Count the lines in the items below that contain the string "handlebar", with case significant, and report only the number.
┌─ Supplied records
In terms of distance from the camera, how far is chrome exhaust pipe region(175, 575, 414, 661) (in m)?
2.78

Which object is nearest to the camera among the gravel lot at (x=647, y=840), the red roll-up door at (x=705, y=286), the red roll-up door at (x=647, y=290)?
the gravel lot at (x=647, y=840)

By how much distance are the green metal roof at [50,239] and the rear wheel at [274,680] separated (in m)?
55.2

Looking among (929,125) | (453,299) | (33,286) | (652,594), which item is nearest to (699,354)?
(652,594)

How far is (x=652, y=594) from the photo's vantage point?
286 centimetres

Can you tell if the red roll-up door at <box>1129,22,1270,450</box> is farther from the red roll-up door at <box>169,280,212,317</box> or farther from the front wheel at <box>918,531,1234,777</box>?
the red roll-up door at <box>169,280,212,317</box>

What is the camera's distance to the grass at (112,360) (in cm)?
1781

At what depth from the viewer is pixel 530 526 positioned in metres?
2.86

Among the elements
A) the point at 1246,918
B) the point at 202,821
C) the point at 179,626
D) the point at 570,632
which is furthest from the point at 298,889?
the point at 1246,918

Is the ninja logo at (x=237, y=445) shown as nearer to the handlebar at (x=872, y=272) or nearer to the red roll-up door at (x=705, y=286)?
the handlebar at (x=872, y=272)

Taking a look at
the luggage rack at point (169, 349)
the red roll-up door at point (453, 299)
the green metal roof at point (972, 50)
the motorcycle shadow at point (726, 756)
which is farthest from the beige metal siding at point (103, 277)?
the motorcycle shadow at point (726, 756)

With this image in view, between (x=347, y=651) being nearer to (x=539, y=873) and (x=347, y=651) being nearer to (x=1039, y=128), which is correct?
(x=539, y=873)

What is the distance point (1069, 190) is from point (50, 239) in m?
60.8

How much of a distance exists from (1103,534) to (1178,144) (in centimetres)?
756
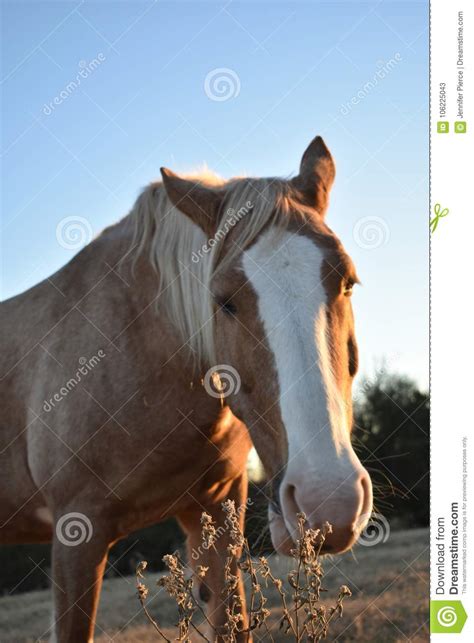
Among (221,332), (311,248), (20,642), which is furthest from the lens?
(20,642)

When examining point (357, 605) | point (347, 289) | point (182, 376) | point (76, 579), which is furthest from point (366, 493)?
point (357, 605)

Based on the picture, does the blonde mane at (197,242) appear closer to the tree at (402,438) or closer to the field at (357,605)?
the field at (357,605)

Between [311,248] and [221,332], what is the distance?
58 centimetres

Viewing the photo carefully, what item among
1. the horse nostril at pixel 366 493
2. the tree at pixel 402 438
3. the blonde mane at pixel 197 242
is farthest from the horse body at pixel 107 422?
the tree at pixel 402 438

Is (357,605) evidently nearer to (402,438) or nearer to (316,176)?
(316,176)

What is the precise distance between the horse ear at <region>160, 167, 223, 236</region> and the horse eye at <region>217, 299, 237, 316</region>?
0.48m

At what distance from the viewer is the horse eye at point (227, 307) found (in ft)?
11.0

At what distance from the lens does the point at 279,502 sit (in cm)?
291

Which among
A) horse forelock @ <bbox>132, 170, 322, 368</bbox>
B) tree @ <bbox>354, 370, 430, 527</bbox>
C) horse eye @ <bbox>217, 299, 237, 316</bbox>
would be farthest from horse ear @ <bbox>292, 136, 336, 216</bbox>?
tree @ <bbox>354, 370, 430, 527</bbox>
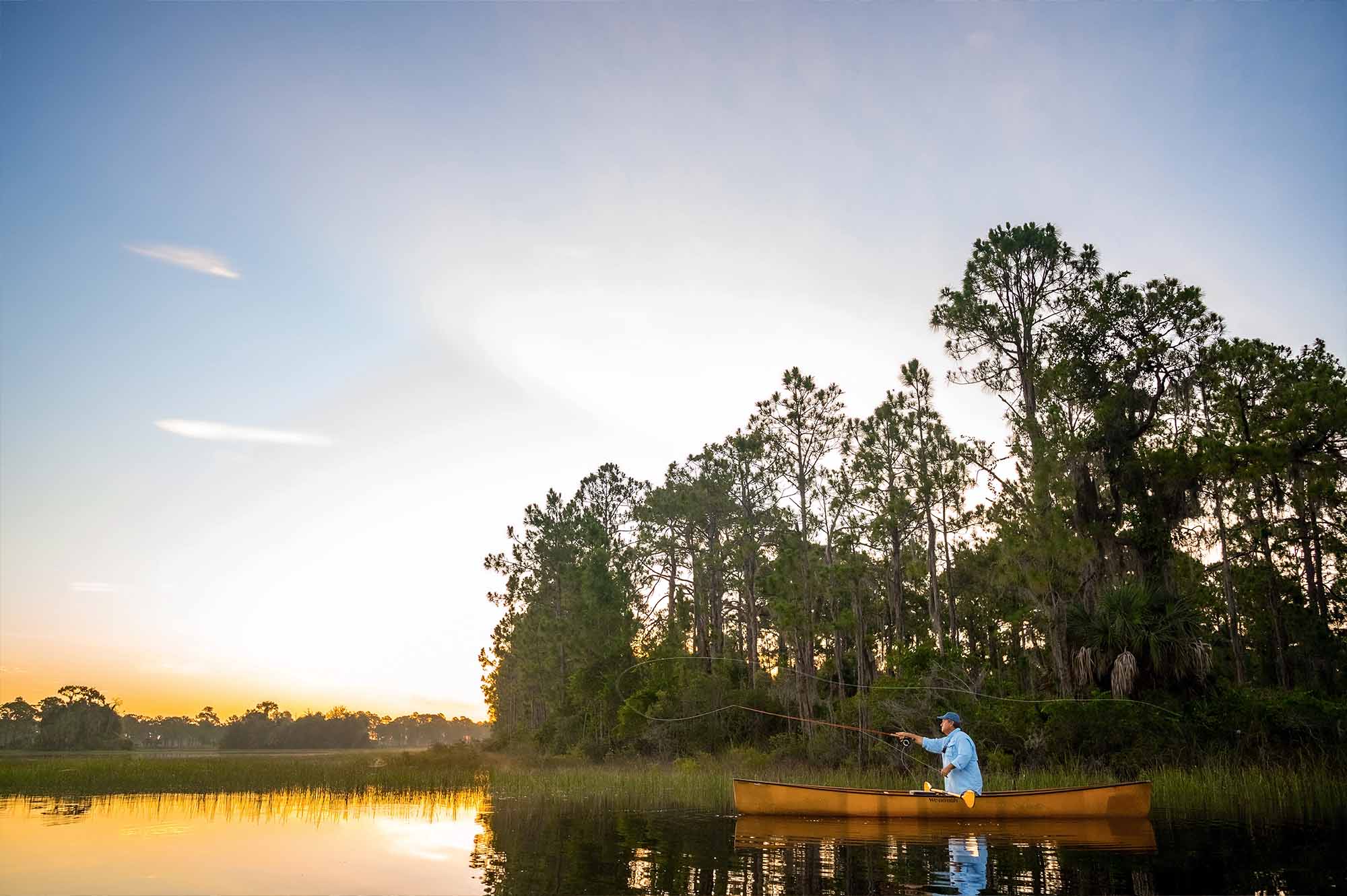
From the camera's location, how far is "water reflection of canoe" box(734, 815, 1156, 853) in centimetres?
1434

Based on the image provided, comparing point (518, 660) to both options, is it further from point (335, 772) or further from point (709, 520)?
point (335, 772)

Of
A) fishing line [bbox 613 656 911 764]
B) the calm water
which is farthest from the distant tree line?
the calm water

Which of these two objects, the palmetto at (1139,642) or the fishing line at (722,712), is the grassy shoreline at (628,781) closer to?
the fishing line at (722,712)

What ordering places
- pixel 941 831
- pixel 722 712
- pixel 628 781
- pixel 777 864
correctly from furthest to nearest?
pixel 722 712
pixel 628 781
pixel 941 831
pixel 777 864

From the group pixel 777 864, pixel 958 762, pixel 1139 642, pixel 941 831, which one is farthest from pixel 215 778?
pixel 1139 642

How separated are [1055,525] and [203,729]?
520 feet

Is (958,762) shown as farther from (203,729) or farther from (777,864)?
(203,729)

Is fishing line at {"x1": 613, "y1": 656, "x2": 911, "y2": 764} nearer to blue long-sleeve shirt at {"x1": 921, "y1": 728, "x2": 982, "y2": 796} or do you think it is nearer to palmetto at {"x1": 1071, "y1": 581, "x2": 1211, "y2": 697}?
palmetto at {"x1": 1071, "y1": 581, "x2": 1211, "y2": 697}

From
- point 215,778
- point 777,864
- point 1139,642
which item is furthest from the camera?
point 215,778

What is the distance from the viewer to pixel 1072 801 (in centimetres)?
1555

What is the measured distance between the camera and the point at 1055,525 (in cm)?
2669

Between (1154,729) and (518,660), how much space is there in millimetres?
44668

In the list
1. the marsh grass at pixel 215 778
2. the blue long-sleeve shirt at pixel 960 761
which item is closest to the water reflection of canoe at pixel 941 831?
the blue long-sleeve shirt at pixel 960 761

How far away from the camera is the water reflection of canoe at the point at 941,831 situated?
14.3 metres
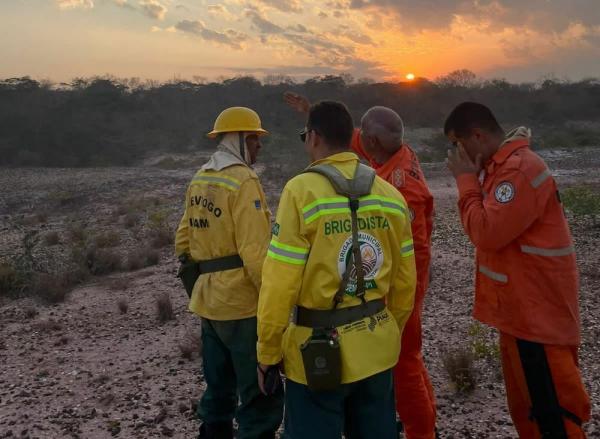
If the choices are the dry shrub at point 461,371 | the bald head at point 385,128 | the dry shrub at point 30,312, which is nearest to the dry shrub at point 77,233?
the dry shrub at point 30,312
└─
┌─ Supplied records
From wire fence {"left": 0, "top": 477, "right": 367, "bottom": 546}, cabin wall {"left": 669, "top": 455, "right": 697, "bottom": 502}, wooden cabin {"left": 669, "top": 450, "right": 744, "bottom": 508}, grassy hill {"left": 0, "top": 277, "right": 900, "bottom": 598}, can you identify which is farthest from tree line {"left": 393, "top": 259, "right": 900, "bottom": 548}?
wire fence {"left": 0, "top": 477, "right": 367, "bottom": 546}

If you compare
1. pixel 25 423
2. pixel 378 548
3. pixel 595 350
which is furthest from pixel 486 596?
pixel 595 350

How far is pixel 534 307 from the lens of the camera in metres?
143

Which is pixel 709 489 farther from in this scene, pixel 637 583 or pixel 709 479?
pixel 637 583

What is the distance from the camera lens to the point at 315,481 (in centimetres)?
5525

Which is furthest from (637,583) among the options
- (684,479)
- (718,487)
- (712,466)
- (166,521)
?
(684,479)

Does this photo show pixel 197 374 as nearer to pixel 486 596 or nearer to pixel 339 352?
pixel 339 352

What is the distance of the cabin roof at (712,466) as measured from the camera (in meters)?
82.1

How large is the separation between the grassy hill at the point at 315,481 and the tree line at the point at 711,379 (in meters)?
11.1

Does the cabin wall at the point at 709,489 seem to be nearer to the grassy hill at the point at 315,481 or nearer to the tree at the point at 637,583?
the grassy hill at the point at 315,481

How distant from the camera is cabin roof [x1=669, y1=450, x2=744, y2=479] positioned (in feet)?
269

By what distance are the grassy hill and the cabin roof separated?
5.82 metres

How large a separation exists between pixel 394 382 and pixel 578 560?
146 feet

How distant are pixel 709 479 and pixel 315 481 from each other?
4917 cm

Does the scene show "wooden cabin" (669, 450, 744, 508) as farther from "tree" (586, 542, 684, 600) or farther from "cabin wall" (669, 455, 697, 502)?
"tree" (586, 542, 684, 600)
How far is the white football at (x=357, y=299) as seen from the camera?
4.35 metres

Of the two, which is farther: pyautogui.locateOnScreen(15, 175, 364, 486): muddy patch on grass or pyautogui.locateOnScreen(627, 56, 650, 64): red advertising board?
└─
Finished exercise:
2